Who runs the Southampton Boat Show, according to the text about it?

• Text excerpt
• • •
The Southampton Boat Show, also called the Southampton International Boat Show, is an on-water boat show, one of the largest in Europe and the biggest of its type in the UK. The show is held annually in September in Mayflower Park, Southampton, England. The Southampton Boat Show is run by British Marine, the trade association for the leisure, superyacht and small commercial marine industry.

The Southampton Boat Show is an important sales platform for both national and international businesses, attracting over 110,000 visitors. The show attracts high net worth individuals from the UK and around the world, with an attendance sex ratio of 77% male, 23% female and an average age of 51 years. The average amount spent at each show is over £880 per head (excluding spending on boats).

History
The show began in 1969. Since September 1997, the Boat Show has been a ten-day event, after the passing in July of the Southampton International Boat Show Act 1997 that allows Mayflower Park to close for 10 days instead of 9. Past events have attracted a large number of visitors, with more than 123,000 attending the 2004 event. The 2005 event featured a makeshift beach, with tonnes of sand being imported to the event.
• • •
• Listed entries

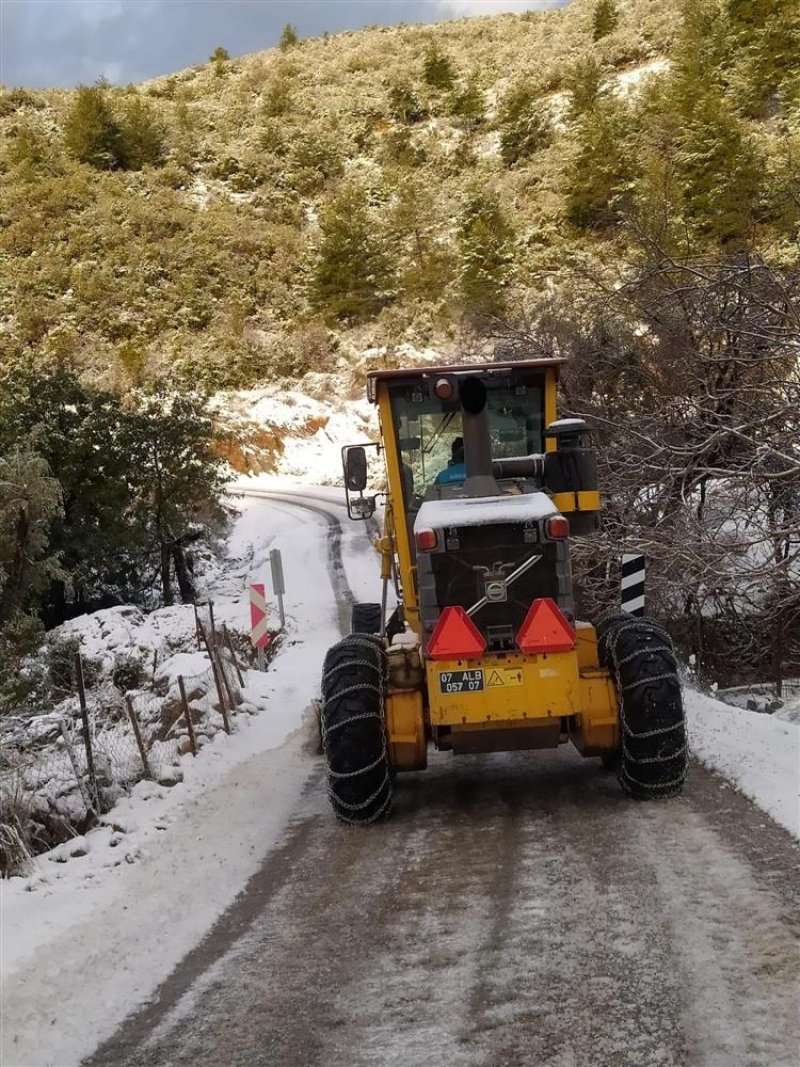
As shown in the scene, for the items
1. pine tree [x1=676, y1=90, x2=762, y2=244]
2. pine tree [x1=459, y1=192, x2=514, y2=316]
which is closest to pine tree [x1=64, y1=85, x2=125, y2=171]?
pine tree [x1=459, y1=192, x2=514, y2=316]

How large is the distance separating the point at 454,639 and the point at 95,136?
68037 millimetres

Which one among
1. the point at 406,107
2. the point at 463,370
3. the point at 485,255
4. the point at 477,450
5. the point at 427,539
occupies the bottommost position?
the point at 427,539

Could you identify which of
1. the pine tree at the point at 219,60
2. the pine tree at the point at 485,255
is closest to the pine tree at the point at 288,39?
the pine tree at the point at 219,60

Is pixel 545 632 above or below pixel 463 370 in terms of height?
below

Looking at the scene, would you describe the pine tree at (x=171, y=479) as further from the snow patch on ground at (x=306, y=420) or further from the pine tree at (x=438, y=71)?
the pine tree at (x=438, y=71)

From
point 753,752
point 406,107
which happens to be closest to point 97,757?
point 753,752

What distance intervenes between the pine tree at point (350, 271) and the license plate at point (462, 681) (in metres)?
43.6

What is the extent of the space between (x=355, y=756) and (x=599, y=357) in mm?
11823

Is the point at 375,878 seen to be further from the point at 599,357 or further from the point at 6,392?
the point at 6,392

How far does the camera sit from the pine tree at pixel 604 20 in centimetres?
• • •
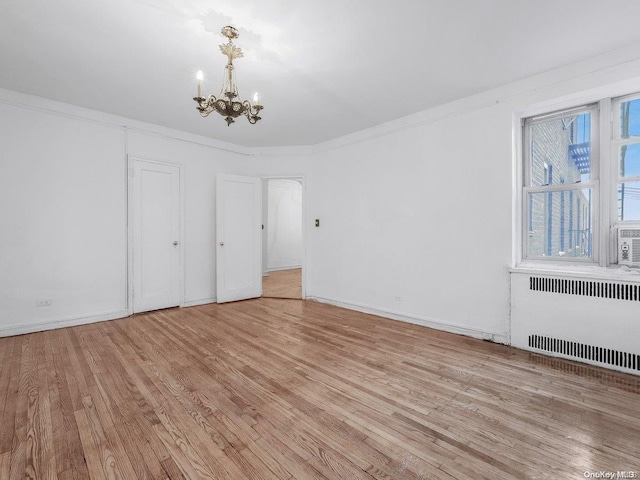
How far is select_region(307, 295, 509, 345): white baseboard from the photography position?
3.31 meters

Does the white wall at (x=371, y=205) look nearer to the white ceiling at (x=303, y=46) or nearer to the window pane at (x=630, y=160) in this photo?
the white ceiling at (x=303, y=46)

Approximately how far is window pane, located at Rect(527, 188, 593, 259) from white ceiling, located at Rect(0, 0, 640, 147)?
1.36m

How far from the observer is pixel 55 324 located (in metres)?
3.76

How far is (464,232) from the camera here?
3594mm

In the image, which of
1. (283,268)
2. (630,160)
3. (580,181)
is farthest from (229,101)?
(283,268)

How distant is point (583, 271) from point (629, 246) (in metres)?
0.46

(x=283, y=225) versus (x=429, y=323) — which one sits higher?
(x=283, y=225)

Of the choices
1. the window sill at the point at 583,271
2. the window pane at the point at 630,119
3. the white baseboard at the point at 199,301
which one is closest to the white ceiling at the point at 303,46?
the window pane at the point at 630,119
• • •
• Answer in full
British Marine, the trade association for the leisure, superyacht and small commercial marine industry.